Há também representantes de uma nova leva de autores-pesquisadores que têm trazido vigor ao panorama de estudos sobre o universo simbólico da cidade. De acordo com o jornalista e escritor Alvaro Costa e Silva, na orelha do livro: “O que surge nestas páginas – em ensaios de fácil leitura mas que nem por isso abdicam da profundidade – é uma cidade em mutação e que se vale das artes para fazer uma espécie de autoanálise. A qual pode assumir formas duras ou delicadas, sofisticadas ou brutais. Só não foge do enfrentamento de si mesma, seja na literatura, na música ou no cinema, e até nas novelas de televisão”.

“Rio Circular” está dividido em quatro partes. “Irrelevâncias, subversões, fuzuês” reúne ensaios que têm como matéria-prima a experiência da vida ordinária em textos que analisam representações do cotidiano.
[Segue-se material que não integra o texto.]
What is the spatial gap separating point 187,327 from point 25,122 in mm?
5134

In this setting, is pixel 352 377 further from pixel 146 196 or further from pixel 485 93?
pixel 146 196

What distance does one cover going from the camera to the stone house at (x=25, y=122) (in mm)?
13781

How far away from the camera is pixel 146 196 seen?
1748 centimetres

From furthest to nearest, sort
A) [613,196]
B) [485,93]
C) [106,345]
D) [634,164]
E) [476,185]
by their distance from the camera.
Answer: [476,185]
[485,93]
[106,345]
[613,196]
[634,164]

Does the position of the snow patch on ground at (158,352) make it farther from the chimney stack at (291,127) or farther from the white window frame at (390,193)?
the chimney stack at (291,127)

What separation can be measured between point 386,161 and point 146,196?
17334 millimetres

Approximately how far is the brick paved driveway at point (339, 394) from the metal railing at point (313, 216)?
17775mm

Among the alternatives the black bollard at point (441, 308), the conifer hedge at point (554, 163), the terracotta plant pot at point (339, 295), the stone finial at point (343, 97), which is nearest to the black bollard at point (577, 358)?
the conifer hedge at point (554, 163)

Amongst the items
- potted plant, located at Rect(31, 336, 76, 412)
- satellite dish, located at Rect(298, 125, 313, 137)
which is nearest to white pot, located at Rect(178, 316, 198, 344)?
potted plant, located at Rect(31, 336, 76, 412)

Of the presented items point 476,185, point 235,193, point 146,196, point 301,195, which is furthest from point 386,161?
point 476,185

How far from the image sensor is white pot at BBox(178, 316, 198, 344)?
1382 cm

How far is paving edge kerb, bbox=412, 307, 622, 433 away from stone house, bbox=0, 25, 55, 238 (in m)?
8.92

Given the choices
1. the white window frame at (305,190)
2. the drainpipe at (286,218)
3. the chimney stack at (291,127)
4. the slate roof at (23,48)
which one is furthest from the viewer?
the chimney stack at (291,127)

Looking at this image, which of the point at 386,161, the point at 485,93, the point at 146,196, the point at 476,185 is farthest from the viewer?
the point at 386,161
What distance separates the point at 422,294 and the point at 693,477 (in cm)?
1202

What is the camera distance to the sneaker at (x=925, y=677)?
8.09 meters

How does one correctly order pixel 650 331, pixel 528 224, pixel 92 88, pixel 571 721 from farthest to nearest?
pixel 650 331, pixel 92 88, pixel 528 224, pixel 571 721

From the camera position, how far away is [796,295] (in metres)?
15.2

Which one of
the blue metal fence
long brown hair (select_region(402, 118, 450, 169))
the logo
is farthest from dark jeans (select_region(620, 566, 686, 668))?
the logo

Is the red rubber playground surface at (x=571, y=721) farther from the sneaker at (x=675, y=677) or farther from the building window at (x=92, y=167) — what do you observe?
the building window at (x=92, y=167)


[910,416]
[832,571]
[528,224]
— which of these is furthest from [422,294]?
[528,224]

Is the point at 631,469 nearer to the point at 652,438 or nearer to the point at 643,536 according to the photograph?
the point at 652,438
A segunda parte, “Solvitur ambulando”, agrupa análises sobre autores e obras para os quais perambular é um elemento-chave à produção literária. Já na terceira parte, “Tensões entre o moderno e o pós-moderno”, artigos problematizam essas tensões no espaço urbano. Por fim, a quarta e a última parte do livro têm o título retirado de uma célebre charge de Ziraldo: “Só dói quando eu Rio”, encarnando a perversa dualidade da metrópole carioca, relatando a violência e a exclusão, mas, ao mesmo tempo, a força das recentes vozes vindas da periferia.

“Eu e a Rosana Lobo fizemos pós-doutorado na mesma época e éramos supervisionadas pelo mesmo professor, o Renato Cordeiro Gomes. Nesse período, demos um curso com ele na PUC, Comunicação e Literatura, no qual várias discussões sobre a cidade surgiram. Decidimos, então, organizar essa coletânea e se juntou a nós a jornalista Juliana Krapp. Em seguida, selecionamos, para colaborar, pesquisadores que têm se dedicado ao Rio de Janeiro. Alguns textos abordam a cidade colonial, outros, a cidade moderna e a contemporânea. Podemos, inclusive, ver aproximações entre elas, mas também distanciamentos. Não pretendemos lançar um olhar romantizado para o Rio de Janeiro, embora todos os autores amem a cidade. Mas nosso olhar é um olhar crítico, que denuncia a violência e a desigualdade, bem como suas implicações. Desigualdade sempre existiu em uma cidade que se ergueu a partir da segregação, desde as reformas de Pereira Passos, no início do século XX, até a construção do Porto Maravilha, quando os mais pobres não são contemplados nessas transformações urbanas”, ressalta a professora e uma das organizadoras do livro, Aline da Silva Novaes.

Lançado em setembro pela editora Autografia, e disponível nas principais livrarias, a obra também é um convite ao leitor para pegar o ônibus “Rio Circular” e percorrer o Rio de Janeiro, afirma Aline, explicando que o título do livro se refere justamente à ideia do ônibus que ilustra a capa. “Em ‘A alma encantadora das ruas’, publicado em 1908, João do Rio escreve: ‘Eu amo a rua. Esse sentimento de natureza toda íntima não vos seria revelado por mim se não julgasse, e razões não tivesse para julgar, que este amor assim absoluto e assim exagerado é partilhado por todos vós. Nós somos irmãos, nós nos sentimos parecidos e iguais; nas cidades, nas aldeias, nos povoados, não porque soframos, com a dor e os desprazeres, a lei e a polícia, mas porque nos une, nivela e agremia o amor da rua. É este mesmo o sentimento imperturbável e indissolúvel, o único que, como a própria vida, resiste às idades e às épocas. Acho que todos nós partilhamos desse amor do qual nos fala João do Rio”, destaca e conclui Aline.